# [Text]
After almost seven years in office Chief Executive Donald Tsang Yam-kuen finally realizes he should be careful with what company he keeps as the leader of Hong Kong.
Yesterday he explained to two local media outlets in detail the trips he had taken on private yachts and jets, as well as his agreement to rent a Shenzhen penthouse from mainland property tycoon Bill Wong Cho-bau when he retires at the end of June.
Tsang denied accusations of collusion, conflict of interest or bribery, but admitted he could have been more careful when accepting the hospitality of tycoons.
"The recent incidents have taught me a lesson, that I have to be more sensitive in politics and be very careful when accepting hospitality," he said on Commercial Radio.
He added he would fully cooperate with any investigation conducted by the Independent Commission Against Corruption.
If the ICAC actually starts probing the chief executive is another matter.
Meanwhile Brian Fong Chi-hang, a lecturer in social studies at City University, said there were loopholes in the existing rules requiring politically appointed officials to declare their interests.

Saved entries
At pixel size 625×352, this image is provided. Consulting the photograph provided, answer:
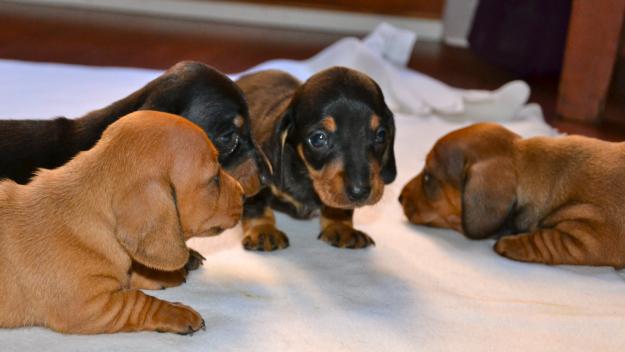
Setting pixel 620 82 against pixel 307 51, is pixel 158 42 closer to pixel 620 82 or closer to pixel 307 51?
pixel 307 51

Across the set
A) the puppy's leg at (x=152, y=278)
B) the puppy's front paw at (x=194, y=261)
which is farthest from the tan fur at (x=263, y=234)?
the puppy's leg at (x=152, y=278)

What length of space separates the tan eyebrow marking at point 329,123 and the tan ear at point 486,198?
2.46 feet

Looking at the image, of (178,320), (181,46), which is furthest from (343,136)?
(181,46)

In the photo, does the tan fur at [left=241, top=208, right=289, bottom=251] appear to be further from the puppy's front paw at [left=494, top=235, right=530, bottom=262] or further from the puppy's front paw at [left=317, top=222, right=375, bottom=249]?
the puppy's front paw at [left=494, top=235, right=530, bottom=262]

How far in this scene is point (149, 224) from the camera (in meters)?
2.82

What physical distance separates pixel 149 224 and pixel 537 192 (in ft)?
6.86

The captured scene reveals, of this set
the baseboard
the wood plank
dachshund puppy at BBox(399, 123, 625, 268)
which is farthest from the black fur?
the baseboard

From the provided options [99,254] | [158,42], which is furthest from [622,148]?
[158,42]

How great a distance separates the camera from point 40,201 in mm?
2953

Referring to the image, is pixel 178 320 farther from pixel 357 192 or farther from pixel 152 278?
pixel 357 192

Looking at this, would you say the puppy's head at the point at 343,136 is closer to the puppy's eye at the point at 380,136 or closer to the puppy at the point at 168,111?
the puppy's eye at the point at 380,136

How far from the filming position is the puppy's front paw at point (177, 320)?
9.91ft

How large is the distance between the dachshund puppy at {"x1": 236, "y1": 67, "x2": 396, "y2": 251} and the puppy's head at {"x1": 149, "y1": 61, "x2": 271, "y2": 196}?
274mm

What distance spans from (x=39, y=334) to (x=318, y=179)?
1438 millimetres
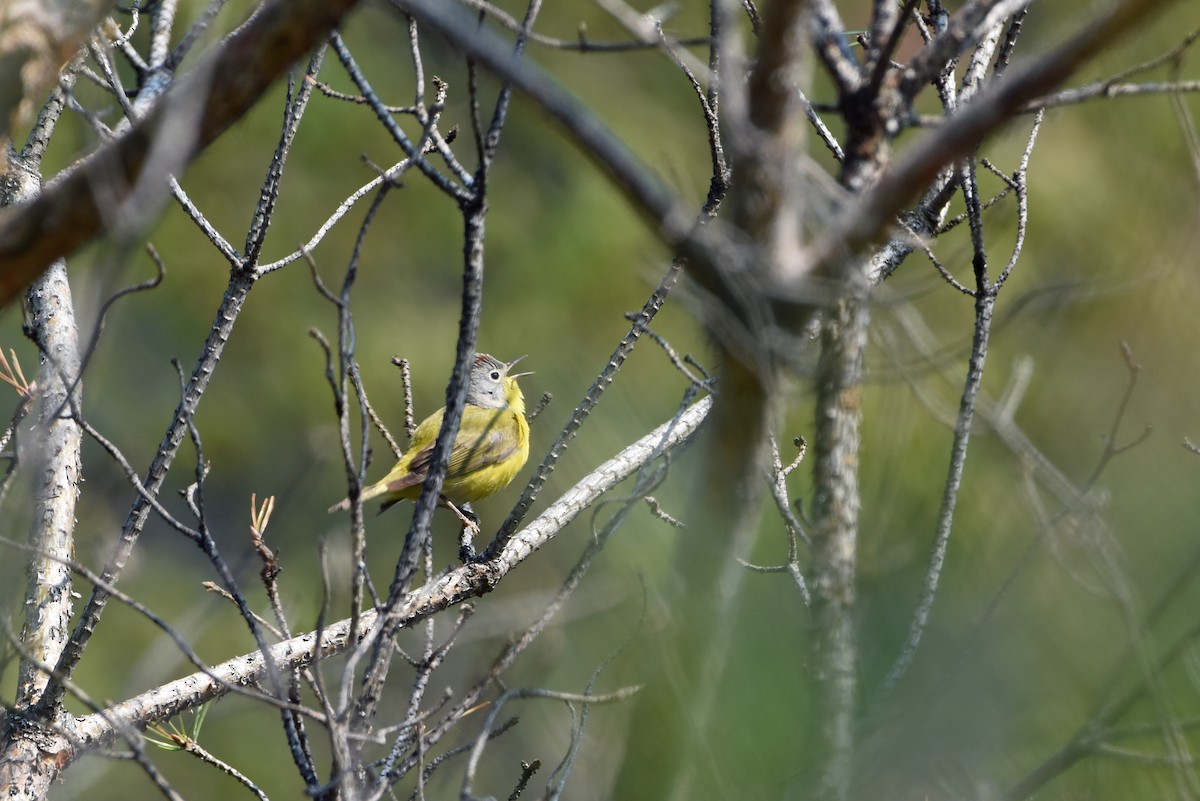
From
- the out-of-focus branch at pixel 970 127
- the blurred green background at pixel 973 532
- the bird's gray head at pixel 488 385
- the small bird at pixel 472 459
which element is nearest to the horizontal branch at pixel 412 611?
the blurred green background at pixel 973 532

# [Problems to work on]
1. Answer these questions from the article on Donald Tsang:
(a) From whom has Tsang agreed to rent a Shenzhen penthouse?
(b) On which station did Tsang say the recent incidents had taught him a lesson?
(c) At which university does Brian Fong Chi-hang lecture?
2. Swap "hospitality" for "generosity" in the article on Donald Tsang, and write out the passage between "Tsang denied accusations" and "Commission Against Corruption.", inclusive.
3. Carry on the article on Donald Tsang from its last sentence.

# [Results for each task]
1.
(a) Bill Wong Cho-bau, a mainland property tycoon
(b) Commercial Radio
(c) City University

2.
Tsang denied accusations of collusion, conflict of interest or bribery, but admitted he could have been more careful when accepting the generosity of tycoons.
"The recent incidents have taught me a lesson, that I have to be more sensitive in politics and be very careful when accepting generosity," he said on Commercial Radio.
He added he would fully cooperate with any investigation conducted by the Independent Commission Against Corruption.

3.
"There should be a system in future for the chief executive to make public, regularly, advantages and gifts he receives," Fong said.
How did this all happen in the first place?
After the handover almost 15 years ago, it seems the colonial administrative system was completely thrown out for political reasons and Beijing did not implement enough checks and balances, probably because it never had to set up anything like it on the mainland.
This has led to Tsang, and chief executive candidates Henry Tang Ying-yen and Leung Chun-ying to hide their skeletons in the closet either believing no one would dare expose them, or if they were found out, the fallout would be minimal.
Perhaps 15 years ago we would have accepted the trio's major gaffes as part of the growing pains associated with adjusting to a new political system under Beijing.
But now things have changed and the public no longer tolerates the excesses of the ruling class.
Thanks to a free media that has gone to great lengths (and heights in the case of Tang) to digging up whatever dirt they can on our current and potential political leaders, we are getting a better picture of who they really are.
The public is tired of the charade of choosing the next chief executive and demands complete accountability politically and personally.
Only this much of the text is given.